Intervention de Alexandra Louis

Séance en hémicycle du lundi 15 mars 2021 à 21h00
Protection des jeunes mineurs contre les crimes sexuels — Article 1er

Photo issue du site de l'Assemblée nationale ou de WikipediaAlexandra Louis, rapporteure de la commission des lois constitutionnelles, de la législation et de l'administration générale de la République :

L'amendement no 163 vise deux objectifs auxquels je suis défavorable. En premier lieu, vous souhaitez élargir le périmètre de l'inceste. Nous l'avons déjà fait au début du texte, en incluant les grands-oncles et les grands-tantes. Vous ajoutez les demi-frères et demi-soeurs, mais ils sont déjà concernés, puisque la notion de frère et de soeur les inclut – nous l'avons rappelé tout à l'heure. Vous ajoutez aussi les cousins, sans autre précision ; or, à mesure qu'on remonte les degrés de parenté, nous sommes tous cousins les uns des autres. Il faudrait au moins préciser qu'il s'agit des cousins germains.

Ensuite, vous levez la condition d'autorité pour que l'auteur puisse bien se rendre coupable de viol incestueux. J'ai beaucoup réfléchi sur ce point, car votre mouvement est finalement assez logique ; mais je vous demande de bien comprendre la réflexion à l'oeuvre dans les articles que nous écrivons. Il s'agit d'imputer automatiquement une culpabilité à un majeur du simple fait de la minorité de la victime. Nous sommes tous d'accord, je n'y reviens pas : entre un individu de 45 ans et un enfant de 14 ans, il y a un auteur responsable et un enfant innocent. Mais dans les affaires d'inceste, et singulièrement d'inceste collatéral avec un âge de consentement de 18 ans, les choses ne sont pas si claires. Entre une soeur de 18 ans et un frère de 16 ans, êtes-vous vraiment convaincus que c'est la soeur qui est automatiquement coupable pour la simple raison qu'elle a deux ans de plus ? Êtes-vous certains que c'est elle qu'il faut envoyer aux assises du seul fait de sa majorité ? Je suis désolée, c'est une certitude que je n'ai pas. Dans les affaires qui impliquent des collatéraux, on ne peut pas se dispenser de regarder les faits pour voir qui a forcé l'autre. Il n'y a que dans les cas où il y a une autorité, c'est-à-dire chez un père, un oncle, un beau-père, que la responsabilité de dire non est clairement préétablie. Mais il est vrai qu'il y a beaucoup de situations particulières. Nombre de psychologues expliquent que dans les relations incestueuses entre collatéraux, une personne a bien souvent l'ascendant sur l'autre, et les premières apparences peuvent parfois être trompeuses. Seul un examen très précis des faits permet de prendre une bonne décision. C'est pourquoi, là encore, il faudra faire confiance, en l'espèce, aux magistrats.

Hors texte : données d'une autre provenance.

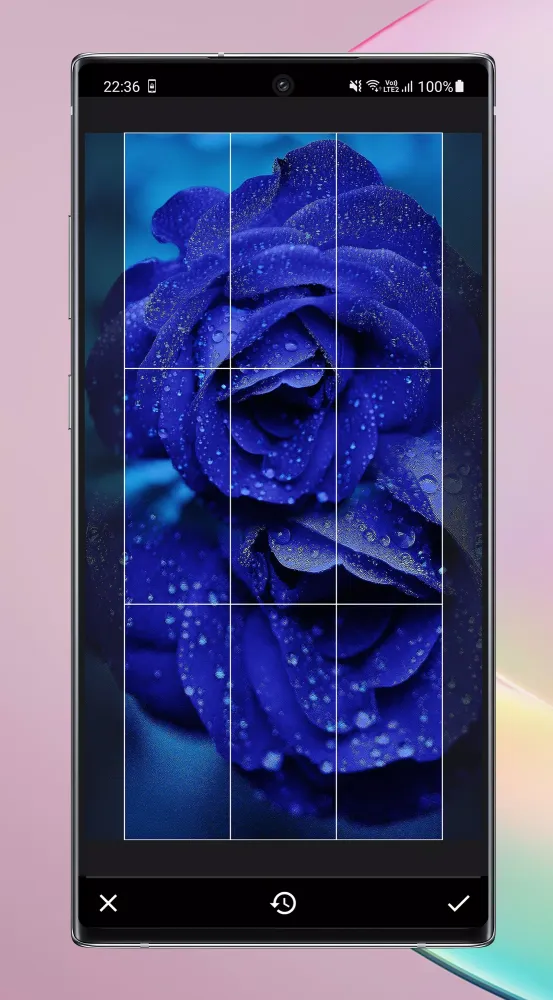 Скриншоты Lock Screen Wallpaper Changer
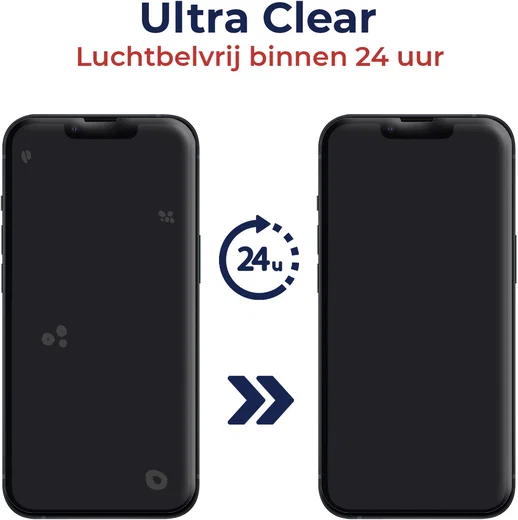 Rosso Honor Magic 7 Lite Screen Protector Case Friendly Folie Duo Pack afbeelding 5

Avec ce texte, nous donnons pour la première fois de notre histoire une véritable consécration à l'inceste dans le code pénal.

J'ajouterai quelques éléments de réponse sur l'amendement no 210 , puisque la notion de « collatéral », comme celle de « cousin », est trop imprécise pour être retenue. En effet, elle recouvre tous ceux qui partagent avec la victime un ancêtre commun, même si cet ancêtre remonte au Moyen-Âge. Ce n'est pas une considération théorique. En 2010, le législateur avait défini comme incestueux les actes commis au sein de la famille. C'était trop vague, car là aussi, la famille élargie n'a pas de limite. Dans une décision rendue le 16 septembre 2011 à l'occasion d'une question prioritaire de constitutionnalité, le Conseil constitutionnel avait censuré la loi. Je le cite, parce que c'est important : « S'il était loisible au législateur d'instituer une qualification pénale particulière pour désigner les agissements sexuels incestueux, il ne pouvait, sans méconnaître le principe de légalité des délits et des peines, s'abstenir de désigner précisément les personnes qui doivent être regardées, au sens de cette qualification, comme membres de la famille. »

Avis défavorable sur l'ensemble des amendements.